His smile was small and thin, then he nodded and together they went back into the house, but she could feel his eyes on her the entire time she walked ahead of him into the kitchen. Like two blue balls of fire warming her back just right. Not to the point where she got burned or felt pain. But just comfort, arousal, excitement even.

She sat down beside Talia, who was almost done with her lunch, and Clint put a pad of paper and a pen beside her.

“What’s that for?” Talia asked.

“I’m going to pop to the store and pick up a few things for Brooke. Do you need anything?”

“Can you buy a watermelon?” Talia asked.

“I’ll see if they have any good ones.”

Brooke wrote down a few items of clothes, deodorant, face wash, moisturizer, a pair of sandals, a bra, and underwear. In reality, her list could have been ten pages long, but she didn’t want Clint to think she was high-maintenance. And also, having to write down her bra size for him was mortifying enough.

He glanced at the list and made a noise in his throat.

“I think that’s it,” she said. “And I don’t really care about brands.”

“Good. Because the Town Center Grocery Store usually only carries two varieties. Unscented and scented.”

Oh lovely.

He focused on Talia. “Tal, be good. Your uncles are down at the pub if you need anything.”

“I know, Dad.”

“And the emergency cell phone is plugged into the charger. Text me if you need anything.”

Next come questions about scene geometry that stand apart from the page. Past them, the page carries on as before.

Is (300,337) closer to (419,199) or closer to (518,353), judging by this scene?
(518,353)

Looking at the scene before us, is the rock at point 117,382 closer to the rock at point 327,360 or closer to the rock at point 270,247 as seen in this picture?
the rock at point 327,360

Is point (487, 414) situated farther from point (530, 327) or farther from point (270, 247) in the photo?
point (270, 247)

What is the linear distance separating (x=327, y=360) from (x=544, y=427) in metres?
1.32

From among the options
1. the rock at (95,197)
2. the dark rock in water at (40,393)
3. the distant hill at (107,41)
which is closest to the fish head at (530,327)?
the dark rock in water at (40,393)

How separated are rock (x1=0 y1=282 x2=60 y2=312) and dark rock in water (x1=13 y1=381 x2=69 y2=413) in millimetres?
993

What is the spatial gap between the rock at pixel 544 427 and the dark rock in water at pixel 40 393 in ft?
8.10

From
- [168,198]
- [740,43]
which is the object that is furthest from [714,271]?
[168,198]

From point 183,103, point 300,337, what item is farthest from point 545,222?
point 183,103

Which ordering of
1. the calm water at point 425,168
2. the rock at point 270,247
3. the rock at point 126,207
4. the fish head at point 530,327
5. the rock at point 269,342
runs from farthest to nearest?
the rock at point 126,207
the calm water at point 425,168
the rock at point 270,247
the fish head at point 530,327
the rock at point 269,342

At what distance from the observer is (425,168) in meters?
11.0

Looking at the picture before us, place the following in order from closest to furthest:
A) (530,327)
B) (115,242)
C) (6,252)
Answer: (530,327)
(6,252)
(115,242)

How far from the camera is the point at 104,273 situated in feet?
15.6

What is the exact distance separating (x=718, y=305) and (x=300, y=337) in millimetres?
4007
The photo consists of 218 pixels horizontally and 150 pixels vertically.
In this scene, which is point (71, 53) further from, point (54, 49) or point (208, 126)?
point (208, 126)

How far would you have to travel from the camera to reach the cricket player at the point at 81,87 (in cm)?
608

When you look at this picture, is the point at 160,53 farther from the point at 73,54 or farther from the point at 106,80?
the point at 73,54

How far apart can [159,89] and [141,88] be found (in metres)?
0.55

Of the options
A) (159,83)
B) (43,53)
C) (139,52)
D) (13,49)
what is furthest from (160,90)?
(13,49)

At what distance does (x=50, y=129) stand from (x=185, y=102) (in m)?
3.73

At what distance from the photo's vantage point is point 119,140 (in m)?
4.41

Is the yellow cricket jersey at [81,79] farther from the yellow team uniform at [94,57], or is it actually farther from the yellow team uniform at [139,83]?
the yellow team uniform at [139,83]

“I know, Dad.” She rolled her big blue eyes, then turned to Brooke. “He acts like I’m five.”

Clint tugged on Talia’s braid. “And I’ll start treating you like you’re five and sending you to bed at a time for five-year-olds if you keep throwing all this sass at me.”

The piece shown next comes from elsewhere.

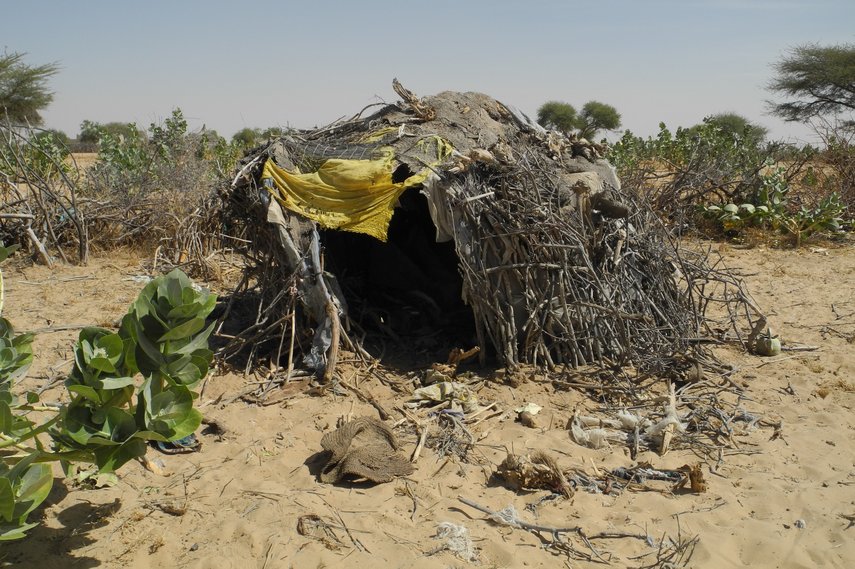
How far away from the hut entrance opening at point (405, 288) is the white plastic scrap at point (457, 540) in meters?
2.13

She tipped her head back and stuck her tongue out at him, but it was all in play. “Drive safe, Dad.”

It was barely noticeable, and it disappeared almost immediately, but Brooke caught it because she was studying the man like a bug under a scope. His expression changed to one of intense pain the moment Talia told him to drive safe. Like someone had run him through with a spear.

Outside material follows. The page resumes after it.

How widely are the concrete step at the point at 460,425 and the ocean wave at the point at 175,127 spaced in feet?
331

But faster than Wolverine, he recovered, the wound sealed up, and it was like it never happened. He pasted on a big smile and nodded. “Always, kiddo. Be good.” Then he graced Brooke with another one of those delicious dimply smiles and was on his way out.

“After lunch, let’s go pick wildflowers up the hill,” Emerson suggested. “Make bouquets for the tables in the pub.”

The other two girls nodded.

“It’s behind all our houses, so nobody will see you, Brooke,” Emerson said. “You’ll be safe.”

Brooke smiled, and her head bobbed, though her mind remained on the man who was outside and starting up his truck. There was immense pain there. Grief and guilt, too. She saw it all in a flash in his expressive eyes. But it was practically tangible, and it rocked her to her core. Like seeing her family’s pain in someone else’s face. Her throat grew tight, and tears burned the backs of her eyes.